Surveying once the dead bodies of the Barbarians which had been cast up along the sea, he saw that they were decked with golden bracelets and collars, and yet passed on by them himself, while to a friend who followed he pointed them out and said: ‘Help thyself, thou art not Themistocles.’ Again, to one who had once been a beauty, Antiphates, and who had at that time treated him disdainfully, but afterwards courted him because of the reputation he had got, ‘Young man,’ said he, ‘'tis late, 'tis true, but both of us have come to our senses.’ [3] Also he used to say of the Athenians that they did not really honor and admire him for himself, but treated him for all the world like a plane-tree, running under his branches for shelter when it stormed, but when they had fair weather all about them, plucking and docking him. And when he was told by the Seriphian that it was not due to himself that he had got reputation, but to his city, ‘True,’ said he, ‘but neither should I, had I been a Seriphian, have achieved reputation, nor wouldst thou, hadst thou been an Athenian.’ [4]

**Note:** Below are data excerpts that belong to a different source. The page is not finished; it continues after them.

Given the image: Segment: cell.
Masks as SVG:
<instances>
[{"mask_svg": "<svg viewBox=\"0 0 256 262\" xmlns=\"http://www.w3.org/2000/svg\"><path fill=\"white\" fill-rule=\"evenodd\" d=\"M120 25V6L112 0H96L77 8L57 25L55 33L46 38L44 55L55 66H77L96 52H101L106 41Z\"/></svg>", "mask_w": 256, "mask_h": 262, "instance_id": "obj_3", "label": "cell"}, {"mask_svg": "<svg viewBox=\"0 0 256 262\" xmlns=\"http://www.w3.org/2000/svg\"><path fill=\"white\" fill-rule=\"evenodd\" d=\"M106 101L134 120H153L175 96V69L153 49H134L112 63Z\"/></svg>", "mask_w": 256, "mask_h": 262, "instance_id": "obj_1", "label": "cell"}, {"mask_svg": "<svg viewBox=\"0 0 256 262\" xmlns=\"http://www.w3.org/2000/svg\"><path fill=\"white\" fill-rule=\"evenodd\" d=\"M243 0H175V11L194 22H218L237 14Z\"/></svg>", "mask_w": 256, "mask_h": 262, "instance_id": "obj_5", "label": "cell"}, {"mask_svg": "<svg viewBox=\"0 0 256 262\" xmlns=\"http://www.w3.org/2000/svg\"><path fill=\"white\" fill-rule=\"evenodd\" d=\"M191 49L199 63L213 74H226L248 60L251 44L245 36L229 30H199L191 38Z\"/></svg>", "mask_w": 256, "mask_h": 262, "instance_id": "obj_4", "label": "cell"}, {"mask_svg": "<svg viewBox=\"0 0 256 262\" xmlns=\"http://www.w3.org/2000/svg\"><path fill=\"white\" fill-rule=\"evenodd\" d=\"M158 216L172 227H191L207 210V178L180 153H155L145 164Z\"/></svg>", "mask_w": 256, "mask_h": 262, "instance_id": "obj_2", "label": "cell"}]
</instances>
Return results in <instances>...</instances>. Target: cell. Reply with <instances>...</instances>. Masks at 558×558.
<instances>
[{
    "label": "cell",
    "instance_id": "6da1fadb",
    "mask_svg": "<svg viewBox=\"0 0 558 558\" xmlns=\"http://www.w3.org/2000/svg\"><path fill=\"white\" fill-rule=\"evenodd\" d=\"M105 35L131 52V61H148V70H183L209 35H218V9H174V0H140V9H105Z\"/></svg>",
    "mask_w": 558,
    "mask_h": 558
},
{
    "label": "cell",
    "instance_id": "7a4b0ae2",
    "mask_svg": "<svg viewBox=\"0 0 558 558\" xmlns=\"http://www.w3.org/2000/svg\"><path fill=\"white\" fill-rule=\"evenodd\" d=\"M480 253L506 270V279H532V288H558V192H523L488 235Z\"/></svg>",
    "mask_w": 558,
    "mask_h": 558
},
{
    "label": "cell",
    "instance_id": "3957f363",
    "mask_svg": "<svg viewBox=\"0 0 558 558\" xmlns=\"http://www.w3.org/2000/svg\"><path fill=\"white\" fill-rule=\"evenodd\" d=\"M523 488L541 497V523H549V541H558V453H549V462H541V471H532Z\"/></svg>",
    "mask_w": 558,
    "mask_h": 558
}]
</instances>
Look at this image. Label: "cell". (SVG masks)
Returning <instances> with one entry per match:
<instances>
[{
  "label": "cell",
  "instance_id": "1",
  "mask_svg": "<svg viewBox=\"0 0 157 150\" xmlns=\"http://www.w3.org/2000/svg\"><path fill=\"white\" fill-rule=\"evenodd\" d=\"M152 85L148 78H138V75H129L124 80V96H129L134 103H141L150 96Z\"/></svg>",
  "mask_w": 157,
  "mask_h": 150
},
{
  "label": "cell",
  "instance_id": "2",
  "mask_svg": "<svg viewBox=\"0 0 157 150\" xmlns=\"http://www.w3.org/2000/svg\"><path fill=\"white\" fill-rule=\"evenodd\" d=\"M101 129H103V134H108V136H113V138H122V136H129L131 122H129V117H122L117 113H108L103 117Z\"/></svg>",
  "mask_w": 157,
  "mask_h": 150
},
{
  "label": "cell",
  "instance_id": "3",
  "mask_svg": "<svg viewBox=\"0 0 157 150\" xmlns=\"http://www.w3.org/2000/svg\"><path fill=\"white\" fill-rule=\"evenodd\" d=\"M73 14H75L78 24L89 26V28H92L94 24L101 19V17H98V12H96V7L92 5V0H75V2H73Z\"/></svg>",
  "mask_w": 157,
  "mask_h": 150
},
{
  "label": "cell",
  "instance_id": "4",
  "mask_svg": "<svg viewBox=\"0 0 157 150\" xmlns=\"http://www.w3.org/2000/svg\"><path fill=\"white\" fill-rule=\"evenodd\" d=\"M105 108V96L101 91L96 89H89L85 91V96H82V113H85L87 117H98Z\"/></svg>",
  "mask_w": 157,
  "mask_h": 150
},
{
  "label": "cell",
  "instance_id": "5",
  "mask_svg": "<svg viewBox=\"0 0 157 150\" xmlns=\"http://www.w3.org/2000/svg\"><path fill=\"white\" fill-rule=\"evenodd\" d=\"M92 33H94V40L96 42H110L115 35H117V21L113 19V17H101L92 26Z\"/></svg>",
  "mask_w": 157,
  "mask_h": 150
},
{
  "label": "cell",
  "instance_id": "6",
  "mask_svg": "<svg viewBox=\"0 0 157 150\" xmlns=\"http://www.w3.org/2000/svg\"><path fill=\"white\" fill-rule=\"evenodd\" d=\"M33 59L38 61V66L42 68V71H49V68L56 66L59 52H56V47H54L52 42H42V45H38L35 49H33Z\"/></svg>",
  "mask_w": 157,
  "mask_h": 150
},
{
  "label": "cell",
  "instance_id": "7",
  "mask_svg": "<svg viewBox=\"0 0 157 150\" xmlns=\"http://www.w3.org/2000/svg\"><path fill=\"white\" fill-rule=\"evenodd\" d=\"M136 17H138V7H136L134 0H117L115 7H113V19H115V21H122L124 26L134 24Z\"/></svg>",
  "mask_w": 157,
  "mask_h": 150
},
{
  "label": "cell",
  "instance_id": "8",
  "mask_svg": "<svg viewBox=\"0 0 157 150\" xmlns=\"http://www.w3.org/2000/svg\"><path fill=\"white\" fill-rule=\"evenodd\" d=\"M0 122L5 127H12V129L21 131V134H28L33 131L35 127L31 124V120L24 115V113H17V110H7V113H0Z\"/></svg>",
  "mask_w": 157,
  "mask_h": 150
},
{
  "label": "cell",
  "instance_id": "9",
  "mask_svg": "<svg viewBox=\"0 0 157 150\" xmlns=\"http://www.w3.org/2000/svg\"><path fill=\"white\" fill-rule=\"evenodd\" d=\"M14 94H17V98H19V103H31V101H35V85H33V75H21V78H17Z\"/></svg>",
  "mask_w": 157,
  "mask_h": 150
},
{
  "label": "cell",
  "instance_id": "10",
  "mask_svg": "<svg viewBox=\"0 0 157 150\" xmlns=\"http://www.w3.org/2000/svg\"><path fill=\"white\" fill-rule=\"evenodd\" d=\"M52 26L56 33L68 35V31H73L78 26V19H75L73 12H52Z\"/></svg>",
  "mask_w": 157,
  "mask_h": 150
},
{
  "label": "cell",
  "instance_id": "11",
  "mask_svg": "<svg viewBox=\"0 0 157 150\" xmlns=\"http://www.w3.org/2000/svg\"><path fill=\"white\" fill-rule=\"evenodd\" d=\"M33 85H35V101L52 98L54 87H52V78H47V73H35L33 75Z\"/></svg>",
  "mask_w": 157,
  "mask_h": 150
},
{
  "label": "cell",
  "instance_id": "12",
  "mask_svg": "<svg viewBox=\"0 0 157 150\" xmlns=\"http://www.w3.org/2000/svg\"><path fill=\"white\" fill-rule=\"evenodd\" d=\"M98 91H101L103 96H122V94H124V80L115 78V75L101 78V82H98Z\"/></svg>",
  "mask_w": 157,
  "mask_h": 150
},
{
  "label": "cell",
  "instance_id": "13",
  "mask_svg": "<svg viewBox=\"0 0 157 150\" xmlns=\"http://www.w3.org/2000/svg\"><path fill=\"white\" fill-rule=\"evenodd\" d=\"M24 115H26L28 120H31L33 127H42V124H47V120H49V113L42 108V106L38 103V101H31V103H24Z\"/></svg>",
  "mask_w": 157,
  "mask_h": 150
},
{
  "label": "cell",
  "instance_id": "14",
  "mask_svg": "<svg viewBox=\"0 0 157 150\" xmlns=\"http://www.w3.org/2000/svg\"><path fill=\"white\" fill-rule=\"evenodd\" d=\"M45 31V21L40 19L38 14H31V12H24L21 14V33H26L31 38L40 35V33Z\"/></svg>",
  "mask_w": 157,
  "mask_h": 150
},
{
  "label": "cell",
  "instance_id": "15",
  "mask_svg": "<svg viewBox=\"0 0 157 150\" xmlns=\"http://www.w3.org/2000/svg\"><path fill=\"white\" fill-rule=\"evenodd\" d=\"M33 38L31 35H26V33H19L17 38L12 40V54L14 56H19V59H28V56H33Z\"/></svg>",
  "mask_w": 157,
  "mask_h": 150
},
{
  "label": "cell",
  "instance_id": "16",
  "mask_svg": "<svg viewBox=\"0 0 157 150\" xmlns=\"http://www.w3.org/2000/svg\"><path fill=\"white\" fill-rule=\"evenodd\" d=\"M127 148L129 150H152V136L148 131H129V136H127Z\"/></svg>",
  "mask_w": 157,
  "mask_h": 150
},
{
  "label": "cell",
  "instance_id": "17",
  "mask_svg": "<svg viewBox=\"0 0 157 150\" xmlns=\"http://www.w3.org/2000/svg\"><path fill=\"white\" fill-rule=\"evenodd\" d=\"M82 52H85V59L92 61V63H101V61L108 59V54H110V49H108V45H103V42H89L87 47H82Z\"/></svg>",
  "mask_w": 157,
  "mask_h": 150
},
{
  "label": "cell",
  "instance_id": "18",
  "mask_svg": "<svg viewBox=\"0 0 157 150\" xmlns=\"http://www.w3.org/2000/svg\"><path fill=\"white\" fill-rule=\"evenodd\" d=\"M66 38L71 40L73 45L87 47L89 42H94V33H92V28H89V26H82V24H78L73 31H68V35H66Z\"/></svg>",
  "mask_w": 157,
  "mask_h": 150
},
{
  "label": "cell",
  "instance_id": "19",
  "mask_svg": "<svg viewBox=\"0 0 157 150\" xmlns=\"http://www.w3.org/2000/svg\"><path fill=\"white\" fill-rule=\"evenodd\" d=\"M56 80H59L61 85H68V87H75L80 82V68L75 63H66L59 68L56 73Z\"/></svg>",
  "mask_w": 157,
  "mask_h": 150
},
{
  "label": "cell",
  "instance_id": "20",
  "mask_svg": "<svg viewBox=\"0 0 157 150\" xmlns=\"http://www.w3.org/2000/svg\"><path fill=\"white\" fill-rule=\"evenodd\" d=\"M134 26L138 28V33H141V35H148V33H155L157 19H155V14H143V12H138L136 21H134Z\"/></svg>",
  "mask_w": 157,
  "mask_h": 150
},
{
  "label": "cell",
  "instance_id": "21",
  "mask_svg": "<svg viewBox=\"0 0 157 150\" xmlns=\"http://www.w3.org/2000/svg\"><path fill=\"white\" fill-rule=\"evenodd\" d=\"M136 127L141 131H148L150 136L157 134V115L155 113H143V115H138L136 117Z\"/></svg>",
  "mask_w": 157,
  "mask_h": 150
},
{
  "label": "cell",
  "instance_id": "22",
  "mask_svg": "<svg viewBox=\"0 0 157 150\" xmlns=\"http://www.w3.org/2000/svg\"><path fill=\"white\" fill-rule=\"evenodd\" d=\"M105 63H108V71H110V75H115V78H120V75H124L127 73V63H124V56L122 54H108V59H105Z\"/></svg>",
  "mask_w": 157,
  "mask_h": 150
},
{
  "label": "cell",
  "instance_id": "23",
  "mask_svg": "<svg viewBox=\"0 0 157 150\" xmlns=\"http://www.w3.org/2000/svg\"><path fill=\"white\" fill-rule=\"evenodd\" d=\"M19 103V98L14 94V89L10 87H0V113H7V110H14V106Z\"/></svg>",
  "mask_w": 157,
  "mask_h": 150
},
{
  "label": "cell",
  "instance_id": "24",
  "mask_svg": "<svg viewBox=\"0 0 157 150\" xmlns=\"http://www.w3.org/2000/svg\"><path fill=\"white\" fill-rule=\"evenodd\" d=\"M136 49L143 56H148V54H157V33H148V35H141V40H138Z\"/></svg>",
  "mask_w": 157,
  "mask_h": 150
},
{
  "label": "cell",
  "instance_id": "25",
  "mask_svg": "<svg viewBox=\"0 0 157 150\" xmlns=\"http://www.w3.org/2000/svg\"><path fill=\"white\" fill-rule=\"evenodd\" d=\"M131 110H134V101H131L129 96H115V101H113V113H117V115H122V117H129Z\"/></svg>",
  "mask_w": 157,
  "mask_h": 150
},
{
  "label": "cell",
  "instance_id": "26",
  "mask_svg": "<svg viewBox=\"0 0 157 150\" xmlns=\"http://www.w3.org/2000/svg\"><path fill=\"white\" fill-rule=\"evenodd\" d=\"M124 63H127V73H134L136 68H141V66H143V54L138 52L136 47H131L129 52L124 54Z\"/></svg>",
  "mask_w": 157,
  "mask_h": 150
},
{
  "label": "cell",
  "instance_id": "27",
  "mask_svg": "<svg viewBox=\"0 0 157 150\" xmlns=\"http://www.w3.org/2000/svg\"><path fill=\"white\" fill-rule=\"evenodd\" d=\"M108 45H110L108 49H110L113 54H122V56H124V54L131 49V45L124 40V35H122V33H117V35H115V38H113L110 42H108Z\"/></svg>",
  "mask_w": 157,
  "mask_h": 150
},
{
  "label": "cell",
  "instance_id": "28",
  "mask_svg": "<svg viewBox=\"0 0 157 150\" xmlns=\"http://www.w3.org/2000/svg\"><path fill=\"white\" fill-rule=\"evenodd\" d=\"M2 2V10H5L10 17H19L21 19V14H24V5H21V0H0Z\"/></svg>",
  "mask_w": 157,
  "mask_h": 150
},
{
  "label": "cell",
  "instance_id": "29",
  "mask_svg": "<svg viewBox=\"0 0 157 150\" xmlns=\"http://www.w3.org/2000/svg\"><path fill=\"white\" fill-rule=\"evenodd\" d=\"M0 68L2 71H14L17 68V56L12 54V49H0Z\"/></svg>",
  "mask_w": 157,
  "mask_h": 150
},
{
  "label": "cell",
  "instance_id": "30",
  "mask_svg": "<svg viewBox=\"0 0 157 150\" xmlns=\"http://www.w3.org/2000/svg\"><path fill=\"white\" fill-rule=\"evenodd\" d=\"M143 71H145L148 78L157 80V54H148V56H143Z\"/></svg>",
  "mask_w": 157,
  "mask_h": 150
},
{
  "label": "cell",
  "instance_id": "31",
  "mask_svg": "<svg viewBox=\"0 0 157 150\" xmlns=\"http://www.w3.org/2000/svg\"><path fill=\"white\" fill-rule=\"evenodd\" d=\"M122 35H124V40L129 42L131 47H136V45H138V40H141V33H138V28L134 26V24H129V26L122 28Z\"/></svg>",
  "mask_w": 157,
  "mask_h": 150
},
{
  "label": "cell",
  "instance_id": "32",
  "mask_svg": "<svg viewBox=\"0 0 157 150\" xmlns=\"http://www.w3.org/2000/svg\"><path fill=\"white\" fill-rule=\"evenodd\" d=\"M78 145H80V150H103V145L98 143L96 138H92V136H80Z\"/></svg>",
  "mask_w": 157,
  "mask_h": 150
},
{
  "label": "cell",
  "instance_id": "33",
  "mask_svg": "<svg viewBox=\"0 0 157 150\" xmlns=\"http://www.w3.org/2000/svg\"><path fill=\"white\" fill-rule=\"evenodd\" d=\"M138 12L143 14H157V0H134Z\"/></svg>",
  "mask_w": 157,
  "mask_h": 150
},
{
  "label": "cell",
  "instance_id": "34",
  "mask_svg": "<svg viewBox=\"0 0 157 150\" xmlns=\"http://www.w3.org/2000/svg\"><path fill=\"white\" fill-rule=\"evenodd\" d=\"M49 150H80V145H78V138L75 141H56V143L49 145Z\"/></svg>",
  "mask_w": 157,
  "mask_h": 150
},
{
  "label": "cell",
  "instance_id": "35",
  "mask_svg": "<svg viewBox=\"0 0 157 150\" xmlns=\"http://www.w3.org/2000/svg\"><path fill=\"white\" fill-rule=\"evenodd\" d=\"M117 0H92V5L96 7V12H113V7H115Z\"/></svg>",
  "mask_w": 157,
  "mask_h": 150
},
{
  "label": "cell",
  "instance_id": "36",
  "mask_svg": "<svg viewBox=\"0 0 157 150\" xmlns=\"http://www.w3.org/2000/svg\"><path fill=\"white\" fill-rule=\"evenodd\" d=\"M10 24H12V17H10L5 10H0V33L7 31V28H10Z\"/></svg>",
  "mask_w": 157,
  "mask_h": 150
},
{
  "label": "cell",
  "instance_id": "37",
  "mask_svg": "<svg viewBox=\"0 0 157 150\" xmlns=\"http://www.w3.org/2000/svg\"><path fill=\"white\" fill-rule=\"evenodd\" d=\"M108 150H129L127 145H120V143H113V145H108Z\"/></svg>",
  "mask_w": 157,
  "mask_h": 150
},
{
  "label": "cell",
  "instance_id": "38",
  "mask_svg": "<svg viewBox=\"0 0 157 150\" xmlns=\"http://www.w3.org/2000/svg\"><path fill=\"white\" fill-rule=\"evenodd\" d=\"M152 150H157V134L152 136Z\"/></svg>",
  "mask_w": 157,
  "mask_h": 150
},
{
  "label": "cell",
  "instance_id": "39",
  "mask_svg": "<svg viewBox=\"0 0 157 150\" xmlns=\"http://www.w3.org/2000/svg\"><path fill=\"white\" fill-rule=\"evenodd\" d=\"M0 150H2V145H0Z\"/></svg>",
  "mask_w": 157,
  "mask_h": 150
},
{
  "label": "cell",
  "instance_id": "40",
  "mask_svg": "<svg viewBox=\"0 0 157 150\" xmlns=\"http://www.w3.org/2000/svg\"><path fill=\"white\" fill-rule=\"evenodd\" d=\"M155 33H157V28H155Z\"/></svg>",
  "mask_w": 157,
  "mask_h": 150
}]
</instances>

Again, when one of his fellow-generals who thought he had done some vast service to the city, grew bold with Themistocles, and began to compare his own services with his, ‘With the Festival-day,’ said he, ‘the Day After once began a contention, saying: 'Thou art full of occupations and wearisome, but when I come, all enjoy at their leisure what has been richly provided beforehand'; to which the Festival-day replied: 'True, but had I not come first, thou hadst not come at all.' So now,’ said he, ‘had I not come at that day of Salamis, where would thou and thy colleagues be now?’ [5] Of his son, who lorded it over his mother, and through her over himself, he said, jestingly, that the boy was the most powerful of all the Hellenes; for the Hellenes were commanded by the Athenians, the Athenians by himself, himself by the boy's mother, and the mother by her boy. Again, with the desire to be somewhat peculiar in all that he did, when he offered a certain estate for sale, he bade proclamation to be made that it had an excellent neighbor into the bargain. Of two suitors for his daughter's hand, he chose the likely man in preference to the rich man, saying that he wanted a man without money rather than money without a man. Such were his striking sayings.